*What is required*.
Copy out the data word for word, beginning at the line that contains "In terms of" and continuing through the end of the data.

┄┄┄┄┄┄┄┄┄┄┄┄┄┄┄┄┄┄┄┄

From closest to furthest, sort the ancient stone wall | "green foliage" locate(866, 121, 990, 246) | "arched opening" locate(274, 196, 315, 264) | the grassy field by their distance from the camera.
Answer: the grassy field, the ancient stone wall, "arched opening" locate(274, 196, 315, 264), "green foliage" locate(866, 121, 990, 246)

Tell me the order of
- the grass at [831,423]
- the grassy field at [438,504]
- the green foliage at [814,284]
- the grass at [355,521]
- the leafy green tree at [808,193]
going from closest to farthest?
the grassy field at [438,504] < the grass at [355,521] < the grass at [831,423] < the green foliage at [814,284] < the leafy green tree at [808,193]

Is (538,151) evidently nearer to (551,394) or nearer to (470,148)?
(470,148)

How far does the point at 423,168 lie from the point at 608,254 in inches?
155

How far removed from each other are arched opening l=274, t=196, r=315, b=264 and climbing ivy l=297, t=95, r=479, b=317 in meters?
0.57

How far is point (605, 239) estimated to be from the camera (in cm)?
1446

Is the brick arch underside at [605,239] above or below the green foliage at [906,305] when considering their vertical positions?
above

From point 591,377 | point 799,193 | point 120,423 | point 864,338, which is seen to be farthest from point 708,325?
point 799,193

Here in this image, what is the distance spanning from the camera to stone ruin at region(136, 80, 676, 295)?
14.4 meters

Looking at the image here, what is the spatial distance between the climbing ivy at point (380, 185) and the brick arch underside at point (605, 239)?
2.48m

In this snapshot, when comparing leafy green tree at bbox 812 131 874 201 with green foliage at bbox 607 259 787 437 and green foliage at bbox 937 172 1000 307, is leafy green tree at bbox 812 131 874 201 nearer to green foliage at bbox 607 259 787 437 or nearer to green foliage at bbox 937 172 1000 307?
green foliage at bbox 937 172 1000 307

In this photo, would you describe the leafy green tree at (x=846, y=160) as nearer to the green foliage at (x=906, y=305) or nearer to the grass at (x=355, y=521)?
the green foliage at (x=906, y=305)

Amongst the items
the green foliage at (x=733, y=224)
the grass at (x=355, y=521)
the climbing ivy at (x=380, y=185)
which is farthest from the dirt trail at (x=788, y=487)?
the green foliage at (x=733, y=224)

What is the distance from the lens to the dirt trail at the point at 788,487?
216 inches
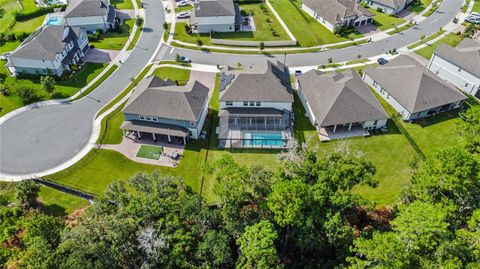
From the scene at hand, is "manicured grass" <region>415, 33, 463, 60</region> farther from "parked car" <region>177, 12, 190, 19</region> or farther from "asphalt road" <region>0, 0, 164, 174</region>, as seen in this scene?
"asphalt road" <region>0, 0, 164, 174</region>

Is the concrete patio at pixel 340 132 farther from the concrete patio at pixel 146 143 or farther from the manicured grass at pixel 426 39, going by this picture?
the manicured grass at pixel 426 39

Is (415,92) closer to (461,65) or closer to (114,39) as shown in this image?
(461,65)

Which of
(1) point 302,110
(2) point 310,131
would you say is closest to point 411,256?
(2) point 310,131

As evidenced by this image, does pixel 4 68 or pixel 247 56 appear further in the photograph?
pixel 247 56

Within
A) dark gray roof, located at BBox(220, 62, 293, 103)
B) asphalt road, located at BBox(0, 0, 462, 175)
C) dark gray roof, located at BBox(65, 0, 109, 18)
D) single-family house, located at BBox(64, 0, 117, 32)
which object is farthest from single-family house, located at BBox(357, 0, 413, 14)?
dark gray roof, located at BBox(65, 0, 109, 18)

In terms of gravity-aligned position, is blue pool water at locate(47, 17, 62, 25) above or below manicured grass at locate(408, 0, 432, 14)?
above

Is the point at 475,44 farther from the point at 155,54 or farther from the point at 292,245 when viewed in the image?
the point at 155,54

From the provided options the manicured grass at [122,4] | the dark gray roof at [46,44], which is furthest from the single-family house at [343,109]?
the manicured grass at [122,4]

┄┄┄┄┄┄┄┄┄┄┄┄┄┄┄┄┄┄┄┄

*Finished task*.
In terms of gravity-aligned position, is blue pool water at locate(47, 17, 62, 25) above or below manicured grass at locate(408, 0, 432, 14)?
above

Is the point at 475,44 farther from the point at 155,54 or farther from the point at 292,245 when viewed in the image?
the point at 155,54

From the provided options the manicured grass at [122,4] | the dark gray roof at [46,44], which is furthest from the single-family house at [343,109]?
the manicured grass at [122,4]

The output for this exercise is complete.